First memory 47

= memory 47 =


SHINさんはほんとにちょっと困ってるみたい。

おかしくなって少し笑ってしまった。

つられてSHINさんも照れながら笑う。

『とにかく、素晴らしいデビューだったよ。それに第2ステージ出てきたときは感心したし、惚れ直した。』

やっぱり笑いながら言う。

惚れ直すって言葉に、今度は私がどぎまぎしている。

『せっかくだからなんか歌う?ピアノ弾くよ。』

SHINさんのピアノで歌う?そんなうれしいこと。

でも、なんとなくそれはまだしちゃいけないことのような気がした。

私はJ さんのパートナーだから。残念だけど首を振った。

『聴かせてほしいです。』

それも本心。

SHINさんは一瞬で私の心をすべて理解してくれたみたいに感じる。

『OK !じゃちょっと待って。』

そういうとピアノの近くだけど、グランドピアノの音がきつすぎない場所に空間を作り、椅子をひとつ置いてくれた。

『ここ座って。』

座るとちょうどピアノを弾くSHINさんも見える位置。特等席だね。

『では、なんなりとリクエストをどうぞ!』

ちょっとかしこまった感じに言うと、袖をまくってピアノの向こうから笑顔をくれる。

一番聴きたかった曲はさっきまでは、(Honesty )だった。

でも今は(allelujah)になってるけど。

「もう一度、(Honesty)が聴きたいです。」

言葉が終わる前に前奏が始まった。

最初に聴いたとき、この歌の意味は知らなかった。今、知ってる。大好きです。

柔らかいピアノ、優しい声。

あのときは拍手もできなかった。

今日はちゃんと、いっぱい拍手した。

余韻が消えるのを待って。

「ありがとございます」

って言おうと思ったら、SHINさんはそのままピアノを弾き始めた。・・(MISSING)

I love you って歌詞のところで目があった。

今日は私しかいない。

そして彼女はガードをかけに現れない。

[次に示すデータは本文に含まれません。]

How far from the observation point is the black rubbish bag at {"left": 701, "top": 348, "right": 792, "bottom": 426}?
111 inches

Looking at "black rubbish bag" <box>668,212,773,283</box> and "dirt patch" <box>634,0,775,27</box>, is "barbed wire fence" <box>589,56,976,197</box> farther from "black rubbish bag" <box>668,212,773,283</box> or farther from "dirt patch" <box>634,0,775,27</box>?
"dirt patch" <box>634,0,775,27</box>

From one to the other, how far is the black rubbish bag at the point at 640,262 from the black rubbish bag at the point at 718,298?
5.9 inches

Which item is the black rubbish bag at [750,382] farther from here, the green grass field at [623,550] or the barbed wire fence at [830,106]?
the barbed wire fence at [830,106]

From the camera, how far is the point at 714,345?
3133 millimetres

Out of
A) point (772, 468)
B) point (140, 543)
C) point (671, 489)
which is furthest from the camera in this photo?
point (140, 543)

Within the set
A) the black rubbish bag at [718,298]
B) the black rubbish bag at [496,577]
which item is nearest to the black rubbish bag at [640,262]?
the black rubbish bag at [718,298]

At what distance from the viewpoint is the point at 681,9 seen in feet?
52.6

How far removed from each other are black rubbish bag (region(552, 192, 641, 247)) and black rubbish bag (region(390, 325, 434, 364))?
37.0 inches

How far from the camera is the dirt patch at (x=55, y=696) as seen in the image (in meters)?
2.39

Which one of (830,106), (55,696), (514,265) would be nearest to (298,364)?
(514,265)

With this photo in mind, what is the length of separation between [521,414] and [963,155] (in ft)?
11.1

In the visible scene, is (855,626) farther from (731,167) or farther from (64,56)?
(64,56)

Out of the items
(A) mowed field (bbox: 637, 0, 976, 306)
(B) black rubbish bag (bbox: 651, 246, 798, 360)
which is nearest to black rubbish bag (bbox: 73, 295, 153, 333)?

いいの?

曲が終わった。

沸き起こった不安もない。

ジェラシーを感じる相手もいない。

拍手をしながら動悸が早くなってるの感じる。

『セットにしちゃった。』

歌い終わって、ピアノから手を離して言った。

にこって笑ってくれる顔を見てうれしくなる。

私も笑顔が返せた。

SHINさんは足元に置いていたペットボトルの水を飲んだ。

『次は?』

ちょっと休憩してくださいって言おうと思ったのに、違う言葉が出ていた。

「・・もう一度、(allelujah)が聴きたい・・」

心の声のままの声?

頭で考えていない声?

『OK !』

SHINさんは少し笑って言うと、背筋を伸ばして一度目を閉じた。


演奏が始まって数秒で涙が出てきた。

体中が熱くなってくる。

最高に幸せな時間なのに苦しい。


もういい。


優柔不断でも、報道カメラマンでも、ゴリさんが反対しても、私が何人出てこようとも。

私はSHINさんが好き!

このまま二人でずっとこの部屋で、地球が終わるまで一緒にいたい。

それが私の正直な心だから。

SHINさんの透き通った歌声に包まれながら、まっすぐに彼を見つめた。

涙が溢れているまま、まっすぐに。

私の新しい視線に気づいたSHINさんも、歌いながら見つめてくれた。

最後の一音が響き終わっても涙は止まらない。


SHINさんはピアノから離れて、私の足元に膝まずくとそっと右手をとってくれた。

『どうしたの?大丈夫?』

頷く。左手の甲で涙をぬぐった。

「(allelujah)、ステージで歌いますか?」

『・・歌わないよ』

「私にだけ歌ってほしい。この歌は私にだけ、歌ってほしい。」

シンガーに対して最上級のわがままに、

SHINさんは『OK 』と静かに言った。